=== DESCRIPTION OF THE TASK ===
Substitute "passenger window" for "front side window" in the listing, starting at the line that contains "From the available" and ending at the line that contains "33844 millimetres", and give those lines back with everything else unchanged.

╭─ MATERIAL PROVIDED

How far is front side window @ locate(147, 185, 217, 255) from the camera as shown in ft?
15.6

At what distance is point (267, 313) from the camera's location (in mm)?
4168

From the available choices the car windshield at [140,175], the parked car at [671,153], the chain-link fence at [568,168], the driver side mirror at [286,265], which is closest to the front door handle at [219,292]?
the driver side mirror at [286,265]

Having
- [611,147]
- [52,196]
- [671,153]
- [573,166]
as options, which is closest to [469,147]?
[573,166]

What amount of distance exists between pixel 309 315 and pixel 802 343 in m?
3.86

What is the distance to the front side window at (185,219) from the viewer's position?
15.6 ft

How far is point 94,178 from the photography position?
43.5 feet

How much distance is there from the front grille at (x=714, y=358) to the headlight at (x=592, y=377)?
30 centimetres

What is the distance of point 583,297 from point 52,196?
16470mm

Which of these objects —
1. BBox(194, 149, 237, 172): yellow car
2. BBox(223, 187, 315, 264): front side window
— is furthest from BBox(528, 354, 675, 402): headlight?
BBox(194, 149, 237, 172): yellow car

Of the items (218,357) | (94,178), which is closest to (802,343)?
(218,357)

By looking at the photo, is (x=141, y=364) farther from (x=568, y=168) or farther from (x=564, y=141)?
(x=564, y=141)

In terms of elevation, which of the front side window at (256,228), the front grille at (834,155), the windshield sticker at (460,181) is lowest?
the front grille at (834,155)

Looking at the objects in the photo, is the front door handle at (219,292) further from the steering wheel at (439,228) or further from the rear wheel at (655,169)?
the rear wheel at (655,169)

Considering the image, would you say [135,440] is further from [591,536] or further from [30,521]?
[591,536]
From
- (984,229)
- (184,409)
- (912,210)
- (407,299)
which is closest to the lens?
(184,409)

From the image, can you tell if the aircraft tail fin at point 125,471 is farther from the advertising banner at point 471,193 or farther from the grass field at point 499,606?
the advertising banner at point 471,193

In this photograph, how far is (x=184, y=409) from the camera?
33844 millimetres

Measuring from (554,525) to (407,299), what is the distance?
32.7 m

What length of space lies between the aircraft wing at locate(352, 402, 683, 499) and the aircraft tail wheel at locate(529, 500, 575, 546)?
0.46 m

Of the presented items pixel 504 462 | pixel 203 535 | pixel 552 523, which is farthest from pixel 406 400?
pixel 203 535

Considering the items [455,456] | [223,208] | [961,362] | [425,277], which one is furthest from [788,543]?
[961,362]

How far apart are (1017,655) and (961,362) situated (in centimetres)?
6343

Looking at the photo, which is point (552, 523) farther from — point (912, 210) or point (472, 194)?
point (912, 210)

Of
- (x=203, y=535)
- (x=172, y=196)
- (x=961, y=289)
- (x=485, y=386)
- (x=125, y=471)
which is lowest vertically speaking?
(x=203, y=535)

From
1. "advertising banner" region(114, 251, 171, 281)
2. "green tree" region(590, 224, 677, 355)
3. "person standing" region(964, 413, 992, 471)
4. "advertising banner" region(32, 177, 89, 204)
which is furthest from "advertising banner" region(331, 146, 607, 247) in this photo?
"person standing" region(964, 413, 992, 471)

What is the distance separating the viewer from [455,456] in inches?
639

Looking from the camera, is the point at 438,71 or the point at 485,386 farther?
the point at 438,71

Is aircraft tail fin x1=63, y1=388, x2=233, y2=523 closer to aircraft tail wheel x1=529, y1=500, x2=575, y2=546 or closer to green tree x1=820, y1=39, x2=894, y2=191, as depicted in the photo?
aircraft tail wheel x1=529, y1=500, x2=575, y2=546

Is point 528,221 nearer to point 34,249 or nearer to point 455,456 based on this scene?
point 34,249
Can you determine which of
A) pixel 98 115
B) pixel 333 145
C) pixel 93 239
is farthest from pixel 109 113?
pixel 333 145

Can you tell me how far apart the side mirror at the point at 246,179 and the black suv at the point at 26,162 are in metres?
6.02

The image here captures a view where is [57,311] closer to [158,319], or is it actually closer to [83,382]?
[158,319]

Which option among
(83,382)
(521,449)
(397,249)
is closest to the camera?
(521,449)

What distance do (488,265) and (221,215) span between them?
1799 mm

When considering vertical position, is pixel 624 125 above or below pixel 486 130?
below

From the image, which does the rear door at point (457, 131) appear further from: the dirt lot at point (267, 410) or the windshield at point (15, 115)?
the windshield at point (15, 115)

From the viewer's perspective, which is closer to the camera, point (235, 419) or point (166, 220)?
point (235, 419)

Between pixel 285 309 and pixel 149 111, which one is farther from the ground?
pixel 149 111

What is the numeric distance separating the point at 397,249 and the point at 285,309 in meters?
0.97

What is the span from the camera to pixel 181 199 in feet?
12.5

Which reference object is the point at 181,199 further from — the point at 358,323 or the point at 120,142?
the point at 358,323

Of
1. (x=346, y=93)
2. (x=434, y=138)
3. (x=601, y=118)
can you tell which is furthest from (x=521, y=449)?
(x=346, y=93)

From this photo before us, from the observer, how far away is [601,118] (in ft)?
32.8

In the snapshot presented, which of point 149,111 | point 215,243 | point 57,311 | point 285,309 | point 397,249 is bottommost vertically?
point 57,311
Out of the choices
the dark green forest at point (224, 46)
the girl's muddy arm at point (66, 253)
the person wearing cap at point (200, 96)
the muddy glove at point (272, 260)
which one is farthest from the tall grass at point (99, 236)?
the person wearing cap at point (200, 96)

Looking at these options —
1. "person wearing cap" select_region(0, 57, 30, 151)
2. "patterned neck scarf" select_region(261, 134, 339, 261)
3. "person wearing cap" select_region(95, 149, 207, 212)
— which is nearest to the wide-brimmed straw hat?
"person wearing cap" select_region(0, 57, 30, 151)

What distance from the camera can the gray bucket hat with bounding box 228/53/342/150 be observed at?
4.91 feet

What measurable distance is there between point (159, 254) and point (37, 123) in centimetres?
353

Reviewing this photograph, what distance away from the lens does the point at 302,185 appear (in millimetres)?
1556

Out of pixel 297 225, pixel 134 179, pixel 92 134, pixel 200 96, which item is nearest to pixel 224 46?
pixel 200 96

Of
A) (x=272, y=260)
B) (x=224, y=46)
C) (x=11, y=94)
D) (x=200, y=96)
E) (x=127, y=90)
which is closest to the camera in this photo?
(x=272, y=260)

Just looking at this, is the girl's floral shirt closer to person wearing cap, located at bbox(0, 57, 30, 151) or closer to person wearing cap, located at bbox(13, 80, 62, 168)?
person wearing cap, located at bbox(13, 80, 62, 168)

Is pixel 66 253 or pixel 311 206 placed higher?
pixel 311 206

╰─

=== SOLUTION FOR THIS TASK ===
From the available choices the car windshield at [140,175], the parked car at [671,153], the chain-link fence at [568,168], the driver side mirror at [286,265], which is closest to the front door handle at [219,292]?
the driver side mirror at [286,265]

Having
- [611,147]
- [52,196]
- [671,153]
- [573,166]
as options, which is closest to [469,147]?
[573,166]

What amount of distance exists between pixel 309 315 and pixel 802 343 in m?
3.86

What is the distance to the passenger window at (185,219) from the viewer's position?
15.6 ft

How far is point 94,178 from the photography position?
43.5 feet

How much distance is there from the front grille at (x=714, y=358) to the headlight at (x=592, y=377)?
30 centimetres

What is the distance of point 583,297 from point 52,196?
16470mm

Which of these objects —
1. BBox(194, 149, 237, 172): yellow car
2. BBox(223, 187, 315, 264): passenger window
— is furthest from BBox(528, 354, 675, 402): headlight?
BBox(194, 149, 237, 172): yellow car

Of the items (218,357) | (94,178), which is closest to (802,343)?
(218,357)

By looking at the photo, is (x=141, y=364) farther from (x=568, y=168) or farther from (x=564, y=141)?
(x=564, y=141)

In terms of elevation, which of the passenger window at (256,228), the front grille at (834,155), the windshield sticker at (460,181) is lowest?
the front grille at (834,155)

Looking at the objects in the photo, is the front door handle at (219,292) further from the steering wheel at (439,228) or further from the rear wheel at (655,169)?
the rear wheel at (655,169)

Considering the image, would you say [135,440] is further from [591,536] or further from [30,521]?
[591,536]
From
- (984,229)
- (184,409)
- (912,210)
- (407,299)
which is closest to the lens?
(184,409)

From the image, can you tell if the aircraft tail fin at point 125,471 is farther from the advertising banner at point 471,193 or farther from the grass field at point 499,606?
the advertising banner at point 471,193

In this photograph, how far is (x=184, y=409) from the camera?
33844 millimetres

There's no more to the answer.